### Verilen metin
Paylaş
Ama, hem İngiliz kuklası olduğu için, hem de çölden mölden sıkılıp İsviçre’de yaşadığı için, Mısır’a pek uğramıyordu. Zahmet edip arada sırada İstanbul’a geldiğinde, ruhu daralıyor, Nimetullah isimli yatına atlıyor, püfür püfür, soluğu Dalaman’da alıyordu. Avlanmaya pek meraklıydı. Dalaman o zamanlar ideal av bölgesi, tavşanlar, geyikler cirit atıyor, tapusu da komple hıdivin... E koskoca hıdiv bu, çadırda kalacak hali yok. Emir verdi, “buraya şööle şatafatlı bi av köşkü dikin” dedi. “Sen Mısır valisi değil misin, niye Dalaman’ı imar ediyorsun” demesinler diye de, dedikoduları önlemek için, “İskenderiye’ye de güzel bi tren garı dikin” dedi. Bastı, İsviçre’ye gitti. Diktiler... Ama, planları karıştırıp, pencereleri gişe şeklindeki tren garını Dalaman’a, av köşkünü İskenderiye’ye diktiler! Yolunuz düşerse, tarım işletmeleri müdürlüğüne uğrayın lütfen... Dünya tarihinin, tren uğramayan ilk ve tek garı, orada... En yakın tren, teee Aydın’da.
*
Bunların torunlarına...
Yani, kendilerine Yeni Osmanlı diyen arkadaşların marifetlerine gelince...
*
Durup dururken, Mısır elçisiyle Bosna elçisinin yerini değiştirmeye karar verdiler, Kahire’dekini Saraybosna’ya Saraybosna’dakini Kahire’ye göndermeye kalktılar. Bosna’daki tası tarağı topladı, Kahire’ye gitmek üzere Ankara’ya geldi. Kahire’deki bavullarını topluyordu ki, şırrak, Mısır’da darbe oldu.

### Satırlar
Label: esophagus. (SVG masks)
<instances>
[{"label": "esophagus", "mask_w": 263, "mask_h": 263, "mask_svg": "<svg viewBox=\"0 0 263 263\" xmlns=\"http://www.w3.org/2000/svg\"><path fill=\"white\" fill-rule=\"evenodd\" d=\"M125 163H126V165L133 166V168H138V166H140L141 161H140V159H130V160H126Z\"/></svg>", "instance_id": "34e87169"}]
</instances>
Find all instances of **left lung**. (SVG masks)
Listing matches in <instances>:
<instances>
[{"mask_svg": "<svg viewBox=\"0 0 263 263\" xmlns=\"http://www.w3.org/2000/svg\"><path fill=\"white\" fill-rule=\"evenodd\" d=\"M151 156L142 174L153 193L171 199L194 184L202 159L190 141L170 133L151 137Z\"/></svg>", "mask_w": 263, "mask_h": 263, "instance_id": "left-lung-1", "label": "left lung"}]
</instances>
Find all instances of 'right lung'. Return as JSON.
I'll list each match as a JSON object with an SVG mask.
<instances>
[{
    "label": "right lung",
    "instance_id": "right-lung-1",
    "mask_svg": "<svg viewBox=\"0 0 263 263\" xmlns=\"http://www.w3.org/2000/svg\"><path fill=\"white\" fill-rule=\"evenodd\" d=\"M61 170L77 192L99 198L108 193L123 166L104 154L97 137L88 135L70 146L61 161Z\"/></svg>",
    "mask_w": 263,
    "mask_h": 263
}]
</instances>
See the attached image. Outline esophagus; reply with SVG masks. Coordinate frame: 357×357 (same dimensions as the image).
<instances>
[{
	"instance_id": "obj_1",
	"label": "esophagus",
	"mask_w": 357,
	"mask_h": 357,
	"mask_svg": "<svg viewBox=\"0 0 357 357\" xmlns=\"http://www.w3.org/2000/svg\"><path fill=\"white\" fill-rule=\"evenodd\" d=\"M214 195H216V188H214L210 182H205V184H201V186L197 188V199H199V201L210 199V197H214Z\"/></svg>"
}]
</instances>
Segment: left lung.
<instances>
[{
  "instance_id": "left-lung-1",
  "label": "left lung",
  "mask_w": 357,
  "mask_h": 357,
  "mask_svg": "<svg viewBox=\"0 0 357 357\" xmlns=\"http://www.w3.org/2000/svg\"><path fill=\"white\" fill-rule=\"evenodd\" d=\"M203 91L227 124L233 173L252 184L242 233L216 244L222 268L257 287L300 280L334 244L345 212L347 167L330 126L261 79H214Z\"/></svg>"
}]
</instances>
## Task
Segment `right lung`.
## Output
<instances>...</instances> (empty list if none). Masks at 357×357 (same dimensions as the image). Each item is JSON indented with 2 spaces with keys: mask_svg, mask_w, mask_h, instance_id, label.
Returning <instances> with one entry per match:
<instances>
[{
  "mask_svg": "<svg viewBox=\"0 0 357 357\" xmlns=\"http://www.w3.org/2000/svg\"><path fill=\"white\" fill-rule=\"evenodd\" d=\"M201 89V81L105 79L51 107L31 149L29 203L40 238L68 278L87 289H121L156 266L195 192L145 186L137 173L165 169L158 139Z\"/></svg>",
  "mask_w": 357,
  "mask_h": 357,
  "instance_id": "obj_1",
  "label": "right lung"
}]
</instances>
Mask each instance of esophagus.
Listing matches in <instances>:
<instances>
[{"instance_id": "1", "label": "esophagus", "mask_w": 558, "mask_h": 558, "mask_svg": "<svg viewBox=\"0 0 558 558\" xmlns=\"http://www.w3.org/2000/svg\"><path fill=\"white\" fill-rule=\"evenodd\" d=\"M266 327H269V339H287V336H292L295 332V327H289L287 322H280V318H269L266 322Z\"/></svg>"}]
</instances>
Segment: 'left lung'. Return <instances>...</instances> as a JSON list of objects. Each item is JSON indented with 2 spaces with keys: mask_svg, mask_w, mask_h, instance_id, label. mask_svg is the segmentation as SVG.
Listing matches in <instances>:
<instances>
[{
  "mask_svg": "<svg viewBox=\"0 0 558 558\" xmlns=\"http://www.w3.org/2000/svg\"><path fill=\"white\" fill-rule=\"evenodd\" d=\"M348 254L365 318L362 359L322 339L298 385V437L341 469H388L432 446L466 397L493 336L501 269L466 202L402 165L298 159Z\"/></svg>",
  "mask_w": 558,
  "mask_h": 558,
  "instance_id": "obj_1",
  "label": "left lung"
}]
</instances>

### Alıştırma yönergesi
Aşağıdaki (a), (b) ve (c) ifadelerinin verilen metinle uyuşup uyuşmadığını evet ya da hayır diyerek belirtin, her kararı metinden aynen alıntıladığınız belirleyici sözcüklerle destekleyin. (a) Hıdiv avlanmaya meraklıydı. (b) Tren garı İskenderiye’ye dikildi. (c) En yakın tren Aydın’dadır.

### Alıştırma yanıtı
(a) Evet: "Avlanmaya pek meraklıydı."
(b) Hayır: "pencereleri gişe şeklindeki tren garını Dalaman’a, av köşkünü İskenderiye’ye diktiler!"
(c) Evet: "En yakın tren, teee Aydın’da."